The reason, I was told by her parents, is the cost of Disney could be put towards a trip to Europe and who wouldn't rather go to Europe than Disney.

Well, I don't remember the conversation much after that but I can say, I have never been to Europe and I couldn't care less about ever going to Europe.

Mousemates
07-23-2008, 10:56 AM
:sadwave: Hello group, my name is mousemates and I too was once a disney grouch. :sadwave:

Well, now that confession time is over, let explain how I went from a growling husband and dad (too many people :crowd: , everything is overpriced $$$, whats the point in going there again...yada, yada, yada) to someone who now enjoys Most Things Mouse.

About four years ago I had planned a trip to California (to help finish off our family's quest to visit all of the lower 48 states before the kids were in high school), when my wife chimed in that if we were going to California, then we would need to build a couple of days to visit Disneyland into the schedule. My knee-jerk reaction to this was "Why in the world would any of us want to spend two of our California days visiting the "smaller lesser version" of something we had done many times in Florida already..i.e WDW."

I went on to try to explain to my wife that not everyone in the family had the same infatuation with Disney that she had(assuming my kids felt the same way I did) and that it was unfair to project her "disneyitis" on the rest of us.

I then said, I’m not going to go to the expense of going ot California just to spend time in an amusement park when there is so much else to see….if that’s the way you feel about, why not just go to WDW and forget about California.

At that point I did something that forever altered our family vacation plans (and which I learned never to do again :smile: ). I called in the kids and put our vacation plans to a vote… again assuming that our kids who had never flown in an airplane, seen the pacific ocean, visited Hollywood, or seen giant redwoods would choose CA handsdown….well, the vote was three to one to just spend a week at WDW.

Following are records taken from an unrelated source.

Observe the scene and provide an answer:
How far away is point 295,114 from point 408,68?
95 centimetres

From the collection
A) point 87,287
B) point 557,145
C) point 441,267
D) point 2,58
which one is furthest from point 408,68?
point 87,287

Needless to say, I was stunned. And it was at that point I realized that it was not my wife projecting her wants on everyone else, it was me projecting my wants on them. It was also at that point that I made a decision of the will to quit complaining (well almost) about the crowds, prices, etc and to enjoy with my family the stuff they really liked.

So, I went on that trip with a fresh attitude and when I saw the tears in my wife’s eyes when I upgraded to a Savannah view room at the AKL I realized that I had done the right thing. In fact on that trip we named her queen of WDW and had a surprise coronation ceremony in which I gave her a scepter (a silver mickey pancake shaper I found at a garage sale), my daughter gave her a Cinderella princess crown and my son gave her a pair of Minnie Mouse House Shoes. It was a great trip:cloud9:.

It was also on this trip that my wife made a few extra accommodations for our stay which made the trip far more enjoyable on my part….some of which -given the family nature of our boards- will remain unmentioned;). ( However, while I’m in the general area let me say that some spouses might become unenthusiastic about upcoming Disney vacations because of "the whole family in the same motel room" thing for seven nights in a row... :whisper: But Disney can help in this area too…especially if you choose a resort that has a kids club service to allow mom and dad to have a date night while vacating.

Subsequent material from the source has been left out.